« "Invisible Victims" | Main | SCOTUS, via 6-3 ruling in Thompson v. Clark, clarifies requirements for certain § 1983 claims for malicious prosecution »
April 4, 2022
No new SCOTUS cert grants, though three Wooden GVRs highlights ACCA's remaining wackiness
Based on a notable number of criminal law relists flagged here at SCOTUSblog by John Elwood, I was hoping there might be something interesting for sentencing fans on this morning's Supreme Court order list. But the Justices today added no new cases to the SCOTUS docket.
The Justices did GVR (grant, vacate, remand) three cases based on Wooden v.

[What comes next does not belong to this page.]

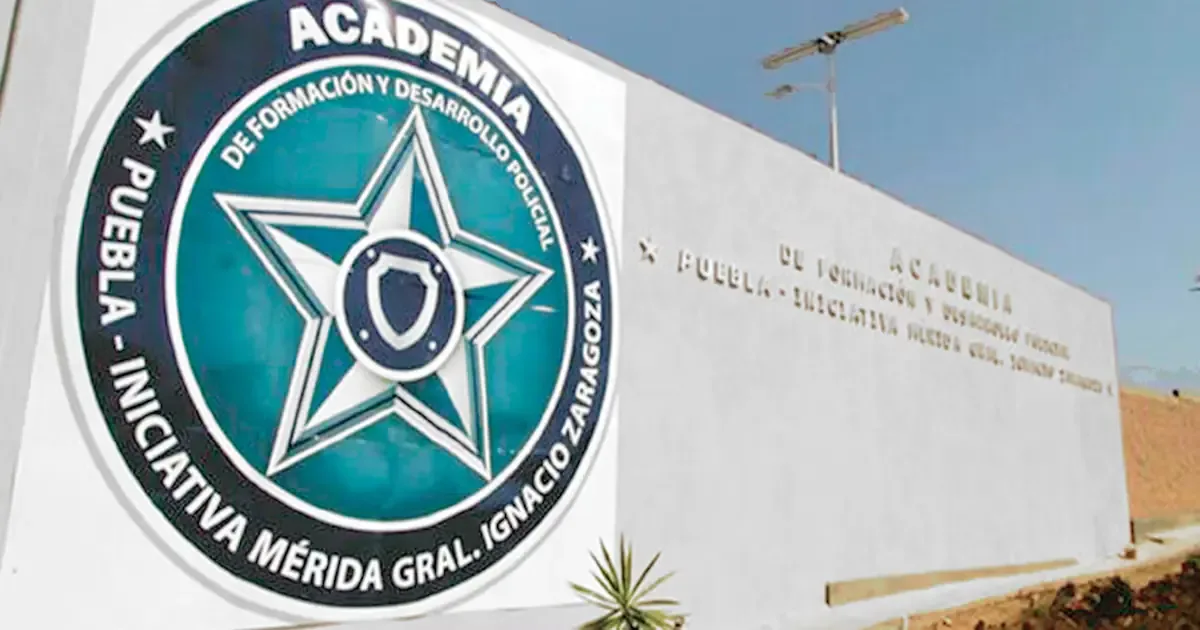 La colaboración con Estados Unidos ha permitido la acreditación de diversas academias de policía desde 2009.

US (basics here, analysis here), which I suppose serves as a reminder that all federal courts will continue to struggle with how to apply the the Armed Career Criminal Act (ACCA) for the foreseeable future. Sigh. (A comment over at SCOTUSblog amusingly asked "Does sending back 3 cases for Wooden in the same order list count as one incident?" The lawprof in me wants to correct the question to say "one occasion," but anyone who read this far likely gets the ACCA joke.)
April 4, 2022 at 09:57 AM | Permalink
Comments
lol. I was stunned when a different law prof/ACCA super-fan referred to Wooden as being related to more than one "offense." It was an occasion to respectfully dissent.